Fiete wusste nicht, was er machen sollte – denn schwamm er weiter, verfolgten sie ihn. Blieb er dort, war es auch nicht besser. Egal, was er machte, er entkam ihnen nicht.

„Machst du jetzt eigentlich in jede Flosse ein Loch, Lochfisch? Ist das normal bei dir zu Hause?“, rief ein anderer, und wieder lachten alle laut mit.

Fiete beschloss, einfach weiterzuschwimmen. Aber viele der anderen begleiteten und beschimpften ihn dabei ohne Unterbrechung. Irgendwann bildeten sie sogar einen Chor, der unentwegt „Hier kommt der Lochfisch, Lochfisch, Lochfisch. Hier kommt der Lochfisch, Lochfisch, Lochfisch…“ rief. Sie brüllten so laut, dass sich all die vielen Fische, Quallen, Schildkröten, Krebse und Seepferdchen, an denen sie vorbeikamen, zu ihm umdrehten und ihn anstarrten. Fiete war zum Heulen zumute. Heute war es besonders schlimm.

„Warum lasst ihr ihn nicht einfach in Ruhe? Er hat euch doch gar nichts getan!“, hörte er plötzlich eine Stimme laut rufen.

Wenn die anderen ihn mobbten, versuchte Fiete, zu überhören, was sie ihm so zuriefen. Erst als er merkte, dass er diese Stimme ja kannte, stutzte er. Fiete blickte sich um und ließ seine Flossen ruhen. Er konnte es kaum glauben. Tatsächlich, es war Fridolin. Er hatte es mit seinen kleinen Flossen irgendwie geschafft, Fiete und dem unerwünschten Tross nachzuschwimmen, obwohl der es auf dem Nachhauseweg immer extra eilig hatte, um ihn so schnell wie nur möglich hinter sich zu bringen. Fiete merkte, dass auch die anderen Fridolin völlig verdutzt anblickten. Das war ja mal ganz was Neues. Ohneflosse verteidigte Lochfisch. Einige Flossenschläge lang waren alle Mobber so baff, dass niemand etwas sagte. Aber noch bevor sich jemand einen neuen, noch gemeineren Spruch ausdenken konnte, den die anderen dann nachplapperten, schwamm auch Einaug-Fischchen auf die gemeine Meute zu. Fiete wunderte sich wieder. Wo kam die denn plötzlich her?

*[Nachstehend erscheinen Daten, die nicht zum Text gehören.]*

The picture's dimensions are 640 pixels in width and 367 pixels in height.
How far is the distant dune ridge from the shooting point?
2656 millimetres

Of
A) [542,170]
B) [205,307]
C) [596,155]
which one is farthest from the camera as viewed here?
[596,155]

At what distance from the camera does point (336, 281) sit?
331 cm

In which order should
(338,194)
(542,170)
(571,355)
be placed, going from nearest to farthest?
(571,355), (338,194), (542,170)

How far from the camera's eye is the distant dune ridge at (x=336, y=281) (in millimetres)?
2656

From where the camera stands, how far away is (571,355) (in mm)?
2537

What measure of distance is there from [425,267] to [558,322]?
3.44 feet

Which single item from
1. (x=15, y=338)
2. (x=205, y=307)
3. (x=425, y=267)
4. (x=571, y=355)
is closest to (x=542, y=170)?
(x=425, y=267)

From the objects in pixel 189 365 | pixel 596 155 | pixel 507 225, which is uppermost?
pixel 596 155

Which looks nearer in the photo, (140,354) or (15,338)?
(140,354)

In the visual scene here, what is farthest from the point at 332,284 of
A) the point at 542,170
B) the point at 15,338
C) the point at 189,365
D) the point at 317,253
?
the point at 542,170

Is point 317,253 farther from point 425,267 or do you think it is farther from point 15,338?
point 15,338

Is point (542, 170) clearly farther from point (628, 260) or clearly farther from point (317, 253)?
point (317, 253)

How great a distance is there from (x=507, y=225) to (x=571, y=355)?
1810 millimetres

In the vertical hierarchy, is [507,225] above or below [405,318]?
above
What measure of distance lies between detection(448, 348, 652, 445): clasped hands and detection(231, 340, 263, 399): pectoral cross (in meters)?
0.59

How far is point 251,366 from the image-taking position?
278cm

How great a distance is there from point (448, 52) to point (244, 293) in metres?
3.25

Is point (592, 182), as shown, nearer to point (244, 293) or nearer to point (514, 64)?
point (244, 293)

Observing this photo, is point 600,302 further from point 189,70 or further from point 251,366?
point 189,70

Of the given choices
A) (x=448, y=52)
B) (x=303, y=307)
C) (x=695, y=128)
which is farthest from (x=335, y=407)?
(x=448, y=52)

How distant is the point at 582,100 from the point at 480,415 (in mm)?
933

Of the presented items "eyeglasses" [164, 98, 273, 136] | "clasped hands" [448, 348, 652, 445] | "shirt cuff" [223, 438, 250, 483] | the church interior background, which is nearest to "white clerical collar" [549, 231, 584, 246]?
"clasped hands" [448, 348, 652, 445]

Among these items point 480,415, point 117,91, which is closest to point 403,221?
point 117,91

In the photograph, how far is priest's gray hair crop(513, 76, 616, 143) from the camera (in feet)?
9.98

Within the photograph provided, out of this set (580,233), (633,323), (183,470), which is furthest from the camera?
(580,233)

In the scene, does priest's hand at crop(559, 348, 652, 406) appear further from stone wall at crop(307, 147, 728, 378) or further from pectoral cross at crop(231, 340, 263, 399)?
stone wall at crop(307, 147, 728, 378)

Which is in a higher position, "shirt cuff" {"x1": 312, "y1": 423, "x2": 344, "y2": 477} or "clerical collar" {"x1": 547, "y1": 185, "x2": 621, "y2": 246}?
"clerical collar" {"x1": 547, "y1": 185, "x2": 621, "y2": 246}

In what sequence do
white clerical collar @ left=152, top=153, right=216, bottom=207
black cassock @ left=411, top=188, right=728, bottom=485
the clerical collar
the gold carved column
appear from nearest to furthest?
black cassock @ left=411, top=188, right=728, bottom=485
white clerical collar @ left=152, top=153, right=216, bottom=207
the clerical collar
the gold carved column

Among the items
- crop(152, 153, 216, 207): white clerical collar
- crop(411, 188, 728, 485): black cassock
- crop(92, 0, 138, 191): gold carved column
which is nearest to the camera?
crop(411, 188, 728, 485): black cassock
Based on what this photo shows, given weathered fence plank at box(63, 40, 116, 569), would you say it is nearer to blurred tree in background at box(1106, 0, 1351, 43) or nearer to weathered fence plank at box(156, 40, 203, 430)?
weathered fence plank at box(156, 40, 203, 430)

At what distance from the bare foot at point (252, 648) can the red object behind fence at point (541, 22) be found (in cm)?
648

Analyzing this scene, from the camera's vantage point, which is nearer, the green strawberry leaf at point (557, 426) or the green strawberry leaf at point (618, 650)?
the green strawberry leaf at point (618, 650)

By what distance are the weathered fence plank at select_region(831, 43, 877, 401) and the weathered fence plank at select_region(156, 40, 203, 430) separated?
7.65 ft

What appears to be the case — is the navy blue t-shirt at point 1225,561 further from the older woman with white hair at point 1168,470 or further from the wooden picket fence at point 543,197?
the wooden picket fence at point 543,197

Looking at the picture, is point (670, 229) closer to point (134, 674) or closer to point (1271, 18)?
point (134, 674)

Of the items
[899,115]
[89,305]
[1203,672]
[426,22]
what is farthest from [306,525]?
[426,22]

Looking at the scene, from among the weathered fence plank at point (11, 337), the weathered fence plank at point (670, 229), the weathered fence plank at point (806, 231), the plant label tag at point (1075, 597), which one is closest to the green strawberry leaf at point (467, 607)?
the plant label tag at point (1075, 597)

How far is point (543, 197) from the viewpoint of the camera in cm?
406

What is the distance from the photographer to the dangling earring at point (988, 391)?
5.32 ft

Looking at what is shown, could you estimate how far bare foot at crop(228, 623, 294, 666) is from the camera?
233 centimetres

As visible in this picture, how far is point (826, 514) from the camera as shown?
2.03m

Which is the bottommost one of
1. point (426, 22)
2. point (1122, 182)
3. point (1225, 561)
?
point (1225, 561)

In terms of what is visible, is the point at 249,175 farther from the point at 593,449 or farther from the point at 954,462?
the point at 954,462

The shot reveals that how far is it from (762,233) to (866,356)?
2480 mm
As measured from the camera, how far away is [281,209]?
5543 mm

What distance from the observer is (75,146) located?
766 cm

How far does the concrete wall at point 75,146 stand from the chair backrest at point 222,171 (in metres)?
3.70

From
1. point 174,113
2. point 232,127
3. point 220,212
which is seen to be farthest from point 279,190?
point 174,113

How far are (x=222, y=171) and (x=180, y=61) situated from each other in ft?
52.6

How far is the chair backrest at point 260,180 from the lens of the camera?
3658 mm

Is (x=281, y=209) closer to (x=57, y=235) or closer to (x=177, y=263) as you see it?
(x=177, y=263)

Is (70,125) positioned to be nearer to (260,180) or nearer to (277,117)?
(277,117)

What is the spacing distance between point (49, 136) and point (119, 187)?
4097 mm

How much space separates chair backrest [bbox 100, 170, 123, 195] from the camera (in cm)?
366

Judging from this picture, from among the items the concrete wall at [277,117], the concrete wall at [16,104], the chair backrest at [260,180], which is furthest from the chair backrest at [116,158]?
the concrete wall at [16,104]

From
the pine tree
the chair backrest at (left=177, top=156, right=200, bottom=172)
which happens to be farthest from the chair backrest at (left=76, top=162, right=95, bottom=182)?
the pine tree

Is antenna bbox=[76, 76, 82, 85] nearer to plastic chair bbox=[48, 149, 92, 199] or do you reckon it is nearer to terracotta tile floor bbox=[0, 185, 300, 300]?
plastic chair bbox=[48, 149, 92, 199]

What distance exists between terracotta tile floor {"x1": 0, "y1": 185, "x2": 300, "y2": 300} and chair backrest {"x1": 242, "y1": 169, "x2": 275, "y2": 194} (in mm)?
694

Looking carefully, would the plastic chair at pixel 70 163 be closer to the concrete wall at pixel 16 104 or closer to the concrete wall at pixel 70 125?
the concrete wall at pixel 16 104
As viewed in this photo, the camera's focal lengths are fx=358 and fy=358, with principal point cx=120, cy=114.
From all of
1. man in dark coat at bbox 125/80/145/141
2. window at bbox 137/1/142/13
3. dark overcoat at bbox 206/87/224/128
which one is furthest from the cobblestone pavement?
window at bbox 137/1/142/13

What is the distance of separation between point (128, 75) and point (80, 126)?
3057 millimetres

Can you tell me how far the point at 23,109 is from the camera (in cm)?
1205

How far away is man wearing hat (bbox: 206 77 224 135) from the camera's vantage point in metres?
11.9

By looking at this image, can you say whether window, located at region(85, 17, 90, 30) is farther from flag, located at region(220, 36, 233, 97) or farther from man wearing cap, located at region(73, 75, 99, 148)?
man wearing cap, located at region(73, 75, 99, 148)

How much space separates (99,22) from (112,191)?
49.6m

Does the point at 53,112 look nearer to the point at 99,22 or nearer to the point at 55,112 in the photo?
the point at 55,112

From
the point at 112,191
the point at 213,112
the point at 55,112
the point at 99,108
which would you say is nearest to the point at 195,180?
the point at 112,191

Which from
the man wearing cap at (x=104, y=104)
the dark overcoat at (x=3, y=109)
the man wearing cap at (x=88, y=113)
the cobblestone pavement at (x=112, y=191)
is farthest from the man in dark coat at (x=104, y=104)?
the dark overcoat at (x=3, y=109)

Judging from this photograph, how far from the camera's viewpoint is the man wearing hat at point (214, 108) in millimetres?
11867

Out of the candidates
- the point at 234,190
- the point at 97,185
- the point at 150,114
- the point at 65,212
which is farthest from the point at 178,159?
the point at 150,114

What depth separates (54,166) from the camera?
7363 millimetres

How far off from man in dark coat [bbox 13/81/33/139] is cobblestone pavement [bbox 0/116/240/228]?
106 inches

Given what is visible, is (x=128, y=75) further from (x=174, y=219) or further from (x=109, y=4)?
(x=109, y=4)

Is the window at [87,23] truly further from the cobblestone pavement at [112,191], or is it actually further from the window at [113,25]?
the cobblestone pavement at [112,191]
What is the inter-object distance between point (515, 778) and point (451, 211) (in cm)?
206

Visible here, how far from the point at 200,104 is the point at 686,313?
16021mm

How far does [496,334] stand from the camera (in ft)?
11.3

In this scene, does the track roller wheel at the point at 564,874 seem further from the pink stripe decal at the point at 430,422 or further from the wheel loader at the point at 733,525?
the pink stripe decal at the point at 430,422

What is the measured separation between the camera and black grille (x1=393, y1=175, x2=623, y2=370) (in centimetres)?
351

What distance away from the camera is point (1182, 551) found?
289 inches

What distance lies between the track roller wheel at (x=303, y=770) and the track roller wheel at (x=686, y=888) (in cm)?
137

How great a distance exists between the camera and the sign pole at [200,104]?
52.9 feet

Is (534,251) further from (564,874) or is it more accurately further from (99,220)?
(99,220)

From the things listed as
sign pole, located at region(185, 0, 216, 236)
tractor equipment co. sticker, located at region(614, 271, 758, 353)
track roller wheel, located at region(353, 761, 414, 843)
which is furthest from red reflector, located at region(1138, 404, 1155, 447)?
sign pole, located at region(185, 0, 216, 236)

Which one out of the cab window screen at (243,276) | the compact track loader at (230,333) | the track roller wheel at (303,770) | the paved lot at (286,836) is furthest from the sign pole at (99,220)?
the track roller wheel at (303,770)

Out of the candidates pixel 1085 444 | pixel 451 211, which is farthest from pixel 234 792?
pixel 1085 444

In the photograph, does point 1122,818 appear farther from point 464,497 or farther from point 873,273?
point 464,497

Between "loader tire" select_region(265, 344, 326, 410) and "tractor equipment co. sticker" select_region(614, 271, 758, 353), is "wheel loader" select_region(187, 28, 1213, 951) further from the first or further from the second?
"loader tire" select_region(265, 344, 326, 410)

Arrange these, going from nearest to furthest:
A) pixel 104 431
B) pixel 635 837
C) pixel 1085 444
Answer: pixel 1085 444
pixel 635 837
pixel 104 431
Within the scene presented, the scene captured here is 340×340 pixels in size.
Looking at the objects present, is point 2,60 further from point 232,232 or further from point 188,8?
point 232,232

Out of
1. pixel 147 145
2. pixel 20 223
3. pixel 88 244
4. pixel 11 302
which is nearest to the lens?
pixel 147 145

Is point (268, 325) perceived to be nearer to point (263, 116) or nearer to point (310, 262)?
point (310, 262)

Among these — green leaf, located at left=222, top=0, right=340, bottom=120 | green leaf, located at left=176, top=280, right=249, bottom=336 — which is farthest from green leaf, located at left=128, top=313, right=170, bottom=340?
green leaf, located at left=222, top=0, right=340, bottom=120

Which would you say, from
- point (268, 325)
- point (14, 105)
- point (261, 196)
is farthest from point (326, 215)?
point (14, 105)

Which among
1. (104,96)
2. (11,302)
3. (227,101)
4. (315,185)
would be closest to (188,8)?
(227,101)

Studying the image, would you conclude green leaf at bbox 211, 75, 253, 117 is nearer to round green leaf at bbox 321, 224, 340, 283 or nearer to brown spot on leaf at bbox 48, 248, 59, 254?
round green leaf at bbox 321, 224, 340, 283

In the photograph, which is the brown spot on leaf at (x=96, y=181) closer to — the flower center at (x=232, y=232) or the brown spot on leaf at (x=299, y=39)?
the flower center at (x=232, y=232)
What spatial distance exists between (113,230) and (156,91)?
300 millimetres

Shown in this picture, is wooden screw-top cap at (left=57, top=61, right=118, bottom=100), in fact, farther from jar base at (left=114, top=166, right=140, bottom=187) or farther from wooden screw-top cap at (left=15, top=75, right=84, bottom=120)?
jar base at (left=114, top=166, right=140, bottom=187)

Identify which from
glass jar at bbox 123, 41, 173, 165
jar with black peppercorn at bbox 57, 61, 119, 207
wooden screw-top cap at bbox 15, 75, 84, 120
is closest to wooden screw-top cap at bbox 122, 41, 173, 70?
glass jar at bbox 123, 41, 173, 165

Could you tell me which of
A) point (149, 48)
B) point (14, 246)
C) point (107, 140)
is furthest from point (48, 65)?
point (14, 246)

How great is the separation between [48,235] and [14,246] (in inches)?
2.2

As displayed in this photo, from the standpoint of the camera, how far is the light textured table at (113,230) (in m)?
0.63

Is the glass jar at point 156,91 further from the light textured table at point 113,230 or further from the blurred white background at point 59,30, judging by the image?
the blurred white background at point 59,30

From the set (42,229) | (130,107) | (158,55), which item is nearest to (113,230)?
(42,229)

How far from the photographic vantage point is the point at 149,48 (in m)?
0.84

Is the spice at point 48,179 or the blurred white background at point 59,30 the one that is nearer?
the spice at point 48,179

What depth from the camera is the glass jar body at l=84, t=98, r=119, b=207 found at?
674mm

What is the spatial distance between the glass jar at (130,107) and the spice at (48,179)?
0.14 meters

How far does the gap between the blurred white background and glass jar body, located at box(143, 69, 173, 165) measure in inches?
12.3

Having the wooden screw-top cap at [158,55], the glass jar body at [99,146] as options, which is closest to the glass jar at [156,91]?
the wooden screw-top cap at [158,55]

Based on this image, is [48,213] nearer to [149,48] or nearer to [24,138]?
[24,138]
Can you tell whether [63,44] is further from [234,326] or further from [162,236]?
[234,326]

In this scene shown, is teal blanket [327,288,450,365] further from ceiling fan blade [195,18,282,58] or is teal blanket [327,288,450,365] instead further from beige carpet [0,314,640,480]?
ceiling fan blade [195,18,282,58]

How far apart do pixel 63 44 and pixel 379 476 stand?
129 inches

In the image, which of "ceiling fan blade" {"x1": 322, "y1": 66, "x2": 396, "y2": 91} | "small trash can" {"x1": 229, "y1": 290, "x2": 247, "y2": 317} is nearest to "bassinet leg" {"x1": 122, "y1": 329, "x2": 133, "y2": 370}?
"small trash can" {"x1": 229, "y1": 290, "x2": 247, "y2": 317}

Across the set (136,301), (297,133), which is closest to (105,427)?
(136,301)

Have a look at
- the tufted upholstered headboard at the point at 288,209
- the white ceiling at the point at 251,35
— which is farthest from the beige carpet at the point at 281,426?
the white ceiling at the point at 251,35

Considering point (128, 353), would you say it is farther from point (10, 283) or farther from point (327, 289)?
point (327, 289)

„Nur weil er jetzt ein Loch in der Flosse hat, ist er doch nicht plötzlich anders als ihr. Lasst ihn doch einfach in Ruhe!“, rief sie der Meute rund um Fiete herum laut zu.

Fiete wusste nur zu gut, dass auch sie wegen der Sache mit ihrem Auge lange gemobbt worden war. Schließlich hatte er selbst mitgemacht. Jetzt schämte er sich zutiefst dafür. Da sie schon älter war und es unter den jungen Fischen immer wieder neue Mobbingopfer gab, hatte man sie irgendwann verschont. Trotzdem war sie aber immer Außenseiterin geblieben. Auch Fiete musste sich eingestehen, noch nie ein Wort mit ihr gesprochen zu haben, er kannte noch nicht einmal ihren wirklichen Namen. Warum, das wusste er nicht. Das war halt so. Besser gesagt, das war halt so gewesen – früher.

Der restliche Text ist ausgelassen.